Provided passage:
= Beginning of Section =

The Canberra Times : Advocates call for Govt to stand firm on refugees
14 October 2009, By James Massola

Refugee groups are calling on the Rudd Government to ”hold the line” as the Opposition continues to press for tougher action to stem the flow of asylum-seekers. The calls came as Prime Minister Kevin Rudd confirmed he had spoken with Indonesian President Susilo Bambang Yudhoyono at the weekend, though he denied he had personally requested Indonesian intervention to stop a boat load of 260 asylum-seekers arriving. The Indonesian Government has denied it was doing Australia’s bidding when it stopped the boat, but acting in the best interests of the region. Mr Rudd would not comment on the specifics of his conversation with Mr Yudhoyono. Indonesian foreign ministry spokesman Teuku Faizasyah said the interception should be seen in the context of regional cooperation and information sharing.

= End of Section =

What this exercise asks:
a) Rewrite the paragraph of the refugee article that begins "Refugee groups are calling" as a shorter paragraph, keeping its main facts.
b) Reproduce everything from "The Canberra Times" down to "and information sharing." in the refugee article, word for word.
The data that comes next has no part in any of these tasks.

Data block:
= Beginning of Section =

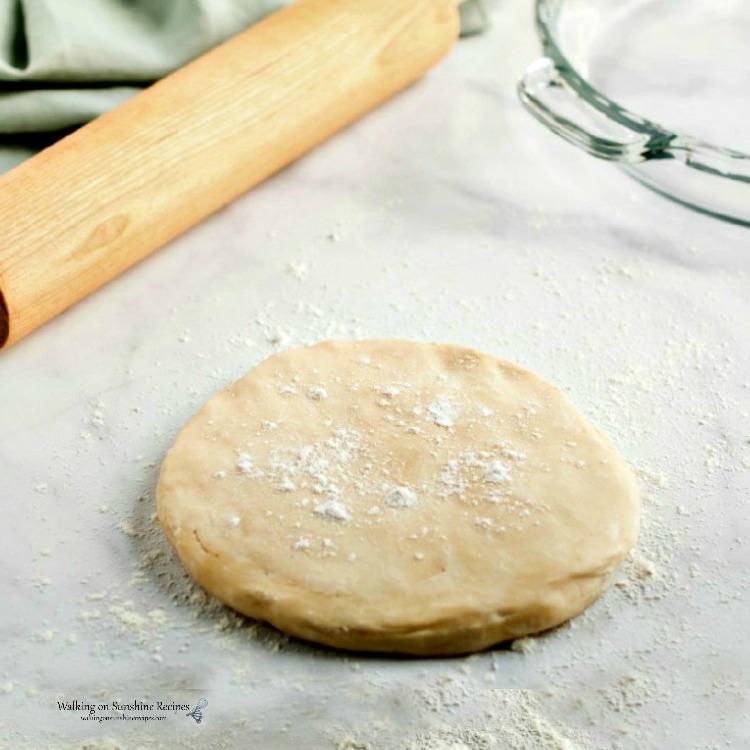 disc of pie dough on floured surface.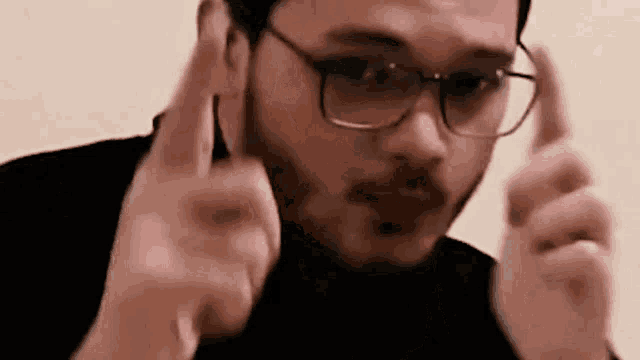 a man wearing glasses and a black shirt is making a funny face and pointing at the camera .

= End of Section =

Responses for each task:
a) Refugee groups are urging the Rudd Government to "hold the line" while the Opposition pushes for tougher action against asylum-seekers. Prime Minister Kevin Rudd confirmed that he spoke with Indonesian President Susilo Bambang Yudhoyono at the weekend. He denied personally asking Indonesia to stop a boat carrying 260 asylum-seekers and would not discuss the details of the call. The Indonesian Government denied doing Australia's bidding and said it had acted in the region's best interests. Foreign ministry spokesman Teuku Faizasyah said the interception reflected regional cooperation and information sharing.

b)
The Canberra Times : Advocates call for Govt to stand firm on refugees
14 October 2009, By James Massola

Refugee groups are calling on the Rudd Government to ”hold the line” as the Opposition continues to press for tougher action to stem the flow of asylum-seekers. The calls came as Prime Minister Kevin Rudd confirmed he had spoken with Indonesian President Susilo Bambang Yudhoyono at the weekend, though he denied he had personally requested Indonesian intervention to stop a boat load of 260 asylum-seekers arriving. The Indonesian Government has denied it was doing Australia’s bidding when it stopped the boat, but acting in the best interests of the region. Mr Rudd would not comment on the specifics of his conversation with Mr Yudhoyono. Indonesian foreign ministry spokesman Teuku Faizasyah said the interception should be seen in the context of regional cooperation and information sharing.